In their briefs in opposition to the motions to dismiss, plaintiffs requested leave to amend without specifying what additional facts, if any, they might assert in a new pleading. As we have previously ruled, “[i]t is within the [district] court's discretion to deny leave to amend implicitly by not addressing” requests for amendment made “informally in a brief filed in opposition to a motion to dismiss.” Joblove v. Barr Labs. Inc. (In re Tamoxifen Citrate Antitrust Litig.), 466 F.3d 187, 220 (2d Cir.2006); see also Litwin v. Blackstone Grp., L.P., 634 F.3d 706, 723 (2d Cir.2011). Where, as here, the district court did not specify in its decisions that it dismissed the complaints with prejudice, and plaintiffs thereafter failed to make formal motions to amend or to offer proposed amended complaints, we identify no abuse of discretion in the district court's implicit denial of plaintiffs' cursory requests for leave to amend.
In any event, a denial of leave to amend is not an abuse of discretion if amendment would be futile. See In re Tamoxifen Citrate Antitrust Litig., 466 F.3d at 220. While plaintiffs' conclusorily assert on appeal that recent government investigations provide new information about the Rating Agencies' role in the transactions, they fail to identify new facts that might redress the complaints' noted deficiencies. Accordingly, we reject as without merit plaintiffs' challenge to the denial of leave to amend.
To summarize, we conclude as follows:
1. To qualify as an “underwriter” under 15 U.S.C. § 77b(a)(11), a person must have participated, directly or indirectly, in the purchase of securities with a view toward distribution, or in the sale or offer of securities in connection with a distribution.
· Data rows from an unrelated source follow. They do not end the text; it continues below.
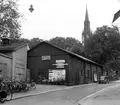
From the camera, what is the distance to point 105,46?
183 ft

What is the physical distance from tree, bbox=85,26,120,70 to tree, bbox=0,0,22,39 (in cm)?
3260

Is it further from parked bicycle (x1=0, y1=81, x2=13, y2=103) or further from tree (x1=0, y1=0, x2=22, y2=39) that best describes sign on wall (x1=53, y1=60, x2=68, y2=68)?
parked bicycle (x1=0, y1=81, x2=13, y2=103)

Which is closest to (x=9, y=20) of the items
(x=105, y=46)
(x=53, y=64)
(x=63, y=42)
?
(x=53, y=64)

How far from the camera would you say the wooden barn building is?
31.3 m

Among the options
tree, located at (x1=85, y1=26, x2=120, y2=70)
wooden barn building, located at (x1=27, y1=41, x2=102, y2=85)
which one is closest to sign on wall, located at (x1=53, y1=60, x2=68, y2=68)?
wooden barn building, located at (x1=27, y1=41, x2=102, y2=85)

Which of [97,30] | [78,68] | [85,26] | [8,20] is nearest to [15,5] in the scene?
[8,20]

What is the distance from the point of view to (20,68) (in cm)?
2722

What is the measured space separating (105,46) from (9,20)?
115 feet

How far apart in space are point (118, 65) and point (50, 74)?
31407 millimetres

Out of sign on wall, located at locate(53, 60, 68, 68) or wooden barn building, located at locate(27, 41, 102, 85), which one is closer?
wooden barn building, located at locate(27, 41, 102, 85)

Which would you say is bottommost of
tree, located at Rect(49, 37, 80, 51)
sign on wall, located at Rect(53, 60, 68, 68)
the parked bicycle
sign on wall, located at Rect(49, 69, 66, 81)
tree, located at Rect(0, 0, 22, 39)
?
the parked bicycle

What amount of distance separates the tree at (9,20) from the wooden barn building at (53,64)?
701 centimetres

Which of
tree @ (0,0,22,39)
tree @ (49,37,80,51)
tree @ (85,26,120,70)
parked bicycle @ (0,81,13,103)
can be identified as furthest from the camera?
tree @ (49,37,80,51)

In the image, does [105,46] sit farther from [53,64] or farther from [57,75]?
[57,75]
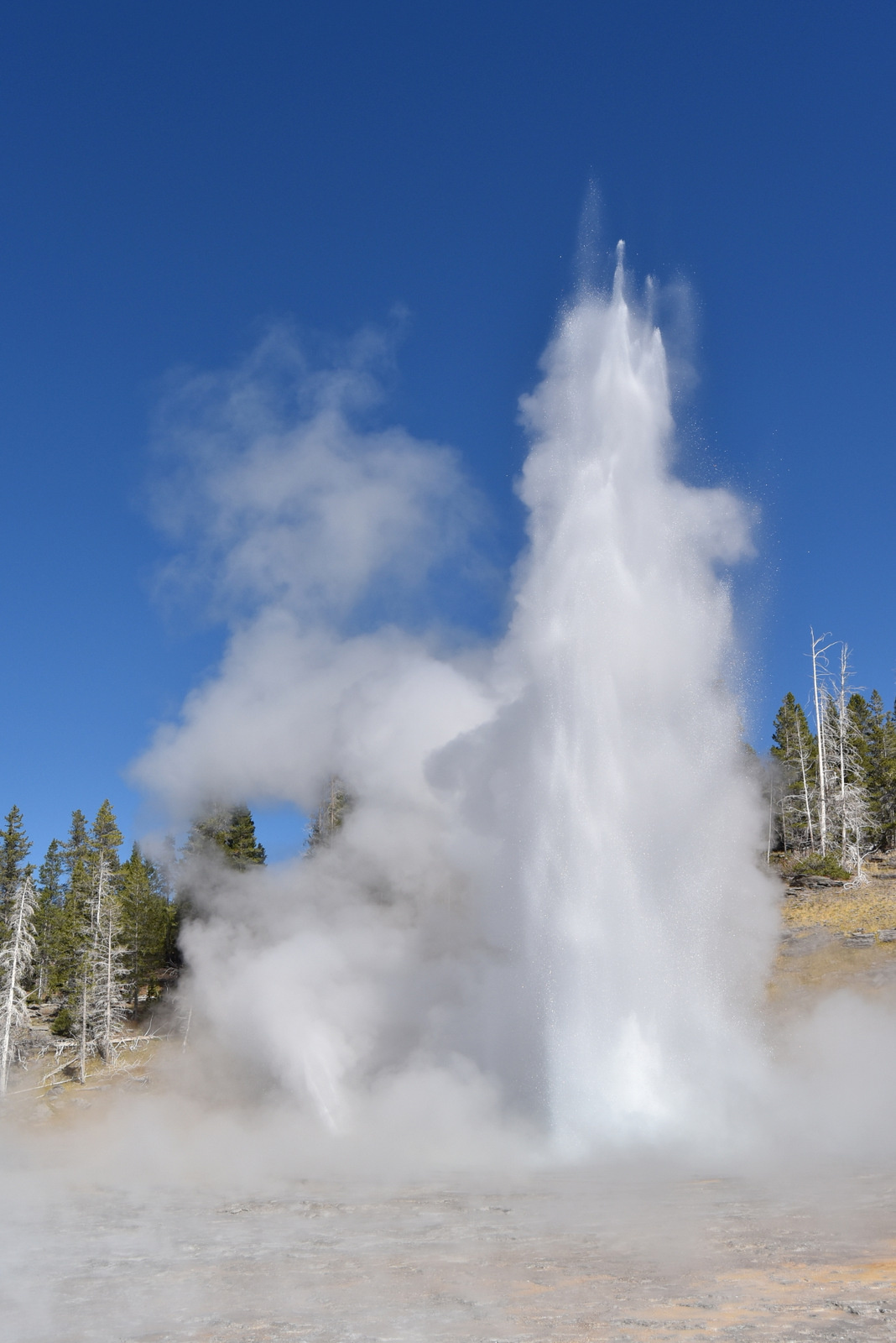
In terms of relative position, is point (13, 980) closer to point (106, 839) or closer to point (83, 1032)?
point (83, 1032)

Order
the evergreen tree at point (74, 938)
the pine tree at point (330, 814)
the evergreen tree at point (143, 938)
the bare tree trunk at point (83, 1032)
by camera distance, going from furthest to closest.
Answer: the evergreen tree at point (143, 938), the evergreen tree at point (74, 938), the bare tree trunk at point (83, 1032), the pine tree at point (330, 814)

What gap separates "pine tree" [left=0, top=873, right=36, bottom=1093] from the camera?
120 ft

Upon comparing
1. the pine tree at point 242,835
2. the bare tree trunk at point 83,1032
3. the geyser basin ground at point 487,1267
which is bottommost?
the bare tree trunk at point 83,1032

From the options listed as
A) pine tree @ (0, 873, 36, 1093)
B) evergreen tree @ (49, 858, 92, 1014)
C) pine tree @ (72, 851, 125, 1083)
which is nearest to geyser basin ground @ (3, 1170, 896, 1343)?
pine tree @ (0, 873, 36, 1093)

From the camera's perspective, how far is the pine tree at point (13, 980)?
36500mm

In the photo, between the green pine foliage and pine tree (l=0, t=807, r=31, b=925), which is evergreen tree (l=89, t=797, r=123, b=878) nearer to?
pine tree (l=0, t=807, r=31, b=925)

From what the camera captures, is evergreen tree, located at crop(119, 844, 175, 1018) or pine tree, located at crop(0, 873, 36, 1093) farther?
evergreen tree, located at crop(119, 844, 175, 1018)

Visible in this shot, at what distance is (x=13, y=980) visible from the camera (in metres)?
36.8

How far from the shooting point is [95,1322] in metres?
8.56

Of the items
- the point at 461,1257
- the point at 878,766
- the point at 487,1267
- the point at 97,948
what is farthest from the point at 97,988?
the point at 878,766

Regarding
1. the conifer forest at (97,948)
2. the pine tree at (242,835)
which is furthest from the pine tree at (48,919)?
the pine tree at (242,835)

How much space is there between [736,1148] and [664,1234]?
254 inches

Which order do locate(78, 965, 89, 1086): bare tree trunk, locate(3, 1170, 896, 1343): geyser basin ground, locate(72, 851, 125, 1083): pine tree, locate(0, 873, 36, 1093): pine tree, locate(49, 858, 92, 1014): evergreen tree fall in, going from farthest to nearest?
locate(49, 858, 92, 1014): evergreen tree
locate(72, 851, 125, 1083): pine tree
locate(78, 965, 89, 1086): bare tree trunk
locate(0, 873, 36, 1093): pine tree
locate(3, 1170, 896, 1343): geyser basin ground

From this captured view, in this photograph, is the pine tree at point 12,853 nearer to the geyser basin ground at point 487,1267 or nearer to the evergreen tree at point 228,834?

Because the Rating Agencies' alleged structuring or creation of securities was insufficient to demonstrate their involvement in the requisite distributional activities, plaintiffs' § 11 claims against these defendants were properly dismissed.
2. Because the Rating Agencies' provision of advice and guidance regarding transaction structures was insufficient to permit an inference that they had the power to direct the management or policies of alleged primary violators of § 11, plaintiffs' “control person” claims against these defendants pursuant to 15 U.S.C. § 77o(a) were properly dismissed.
3. The district court did not abuse its discretion in denying implicitly plaintiffs' cursory requests for leave to amend.